Department of Statistics


There are no seminars to show.

Past seminars

Joint Modelling of Medical Cost and Survival in Complex Sample Surveys

Speaker: Seong Hoon Yoon

Affiliation: The university of Auckland

When: Wednesday, 25 May 2022, 2:00 pm to 3:00 pm

Where: Zoom

Joint modelling of longitudinal and time-to-event data is a method that recognises the dependency between the two data types, and combines the two outcomes into a single model, which leads to more efficient estimates. These models are applicable when individuals are followed over a period of time, generally to monitor the progression of a disease or a medical condition, and also when longitudinal covariates related to the time-to-event variable are available. The present project consists in developing and applying joint models of medical cost and survival. However, medical cost datasets are usually obtained using a complex sampling design rather than simple random sampling and this design needs to be considered in the statistical analysis. This project aims to develop a novel approach to joint modelling of complex data by combining survey calibration with standard joint modelling, which will be achieved by incorporating a new set of equations to calibrate the sampling weights. The newly developed methods will be applied to jointly model survival and cost data taken from the 'Analyzing clustered epidemiological studies from complex surveys: Using big data to estimate dementia prevalence in New Zealand' data from the Integrated Data Infrastructure (IDI).

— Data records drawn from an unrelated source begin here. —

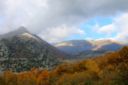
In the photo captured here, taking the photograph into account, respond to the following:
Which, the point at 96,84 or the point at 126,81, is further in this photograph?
the point at 96,84

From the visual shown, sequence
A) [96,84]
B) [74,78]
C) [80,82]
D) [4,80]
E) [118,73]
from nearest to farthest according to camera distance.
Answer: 1. [118,73]
2. [96,84]
3. [80,82]
4. [74,78]
5. [4,80]

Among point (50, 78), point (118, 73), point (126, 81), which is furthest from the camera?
point (50, 78)

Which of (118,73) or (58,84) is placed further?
(58,84)

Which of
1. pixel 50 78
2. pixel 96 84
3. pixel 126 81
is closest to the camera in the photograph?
pixel 126 81

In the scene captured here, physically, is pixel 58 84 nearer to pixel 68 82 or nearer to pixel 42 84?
pixel 68 82

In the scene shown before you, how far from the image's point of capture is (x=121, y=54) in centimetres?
19762

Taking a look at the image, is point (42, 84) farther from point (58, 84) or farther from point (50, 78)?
point (58, 84)

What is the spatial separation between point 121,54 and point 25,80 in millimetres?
53199

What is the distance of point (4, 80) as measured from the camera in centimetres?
17525

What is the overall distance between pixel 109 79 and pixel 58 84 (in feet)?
117

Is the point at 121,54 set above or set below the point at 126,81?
above

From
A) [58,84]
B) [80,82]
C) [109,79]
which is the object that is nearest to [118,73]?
[109,79]

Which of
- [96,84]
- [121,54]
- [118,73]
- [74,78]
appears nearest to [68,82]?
[74,78]

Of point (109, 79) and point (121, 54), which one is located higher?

Mixed Proportional Hazard Models with Complex Samples

Speaker: Brad Drayton

Affiliation: The University of Auckland

When: Friday, 25 February 2022, 2:00 pm to 3:00 pm


Large amounts of data are collected by the administrative parts of government. These data can potentially be useful for research, but we need valid analysis methods that can account for their complex characteristics. This project focuses on two characteristics of time-to-event data – cluster correlation and complex samples. The use of auxiliary data to improve estimates will also be investigated. Time-to-event data are traditionally modelled with the famous Cox proportional hazards model (PHM). This has been extended to account for cluster correlation – the mixed-effect PHM, and to work with complex samples. A current gap in both theory and software is handling both cluster correlation and complex sampling at once. In this talk I will review key parts of the theory around cox models, the mixed-effect and complex sample extensions, and propose plans to integrate these theories. I will also review the use of auxiliary information, and how our new theory may be extended to incorporate this.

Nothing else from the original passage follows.